By using the standard curve, the RGB values within the small pores of a microfluidic chip with a pore diameter of 100 μm were fully converted into nano-displacement agent concentrations, resulting in concentration distributions at different time points within the analyzed small pores. Two representative pores (numbered 01 and 02) were selected and plotted as shown in Figure 7. Subfigures (a–d) represent the diffusion results of Pore 01 at different diffuse durations within the 100 μm pores. For easy comparison, the concentration distributions of the nano-displacement agent in Pore 01 at different time points were compiled in Figure 7e. Additionally, to demonstrate the repeatability of this distribution pattern, the same analysis was performed on Pore 02 and is summarized in Figure 7f.
As shown in Figure 7, it can be observed that the concentration of the nano-displacement agent near the injection end remains relatively stable over time, while the concentration distribution exhibits a decreasing trend as it continues to diffuse inward. As the diffusion proceeds, the advancement of the nano-displacement agent in the pores becomes relatively uniform. The concentration at the diffusion front is lower compared to the original concentration of the nano-displacement agent at the injection end, and a significant concentration gradient exists between the diffusion front and the injection end.

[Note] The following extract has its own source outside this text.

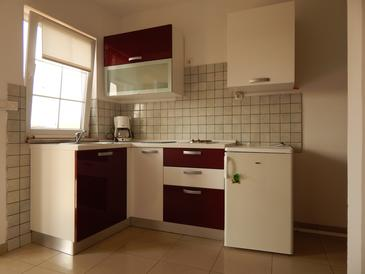 Bibinje, Kitchen in the apartment, air condition available and WiFi.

4.4. Diffusion Within 50 μm Pores

Using the standard curve, the RGB values within the small pores (50 μm) of a microfluidic chip were converted into nano-displacement agent concentrations within the selected pores 01 and 02 at a specific time, as illustrated in Figure 8. It can be observed that, similar to that within the 100 μm pores, with increasing time, the concentration of the nano-displacement agent near the injection end remains relatively uniform, while the concentration distribution exhibits a decreasing trend as it continues to diffuse inward. However, the rate of concentration decline is faster compared to that in a chip with a 100 μm pore diameter.

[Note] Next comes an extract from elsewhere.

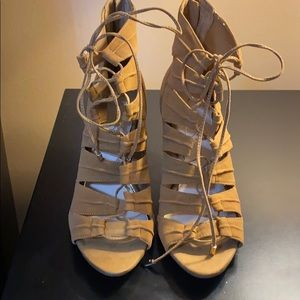 Never Worn Jessica Simpson Lace up Heel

4.5. Diffusion Within 20 μm Pores

The color distribution of the solution in the microfluidic chip with a 20 μm pore diameter were obtained from the diffusion of the nano-displacement agent. Again, by employing the standard curve, the RGB values within the chip with a 20 μm pore diameter were fully converted into nano-displacement agent concentrations, as shown in Figure 9. It can be observed that, as time increases, the diffusion rate of the nano-displacement agent slows down significantly compared to the scenarios with larger pore diameters. Additionally, the concentration distribution exhibits a clear decreasing trend from the inlet end to the outlet end. This trend is consistent with the results observed previously.
Comparing the diffusion behaviors of nano-displacement agents within pores of different diameters, it is clear that with smaller pore sizes, both the diffusion depth and diffusing velocity decrease significantly. As the diffusion depth increases, the concentration of the nano-displacement agent along the flow path exhibits a decreasing trend. In practical unconventional oil reservoirs, which are characterized by predominantly nano- to micrometer-scale pore throats, poor pore connectivity, complex pore geometries, small pore radii, and strong heterogeneity [36], the diffusion velocity and penetration depth within reasonable time frames of the nano-displacement agent are significantly restricted by pore size under constant concentration and absence of external pressure. Therefore, in field applications, strategies such as increasing the concentration of the nano-displacement agent and applying external pressure should be adopted to enhance both the diffusion velocity and penetration depth of the agent.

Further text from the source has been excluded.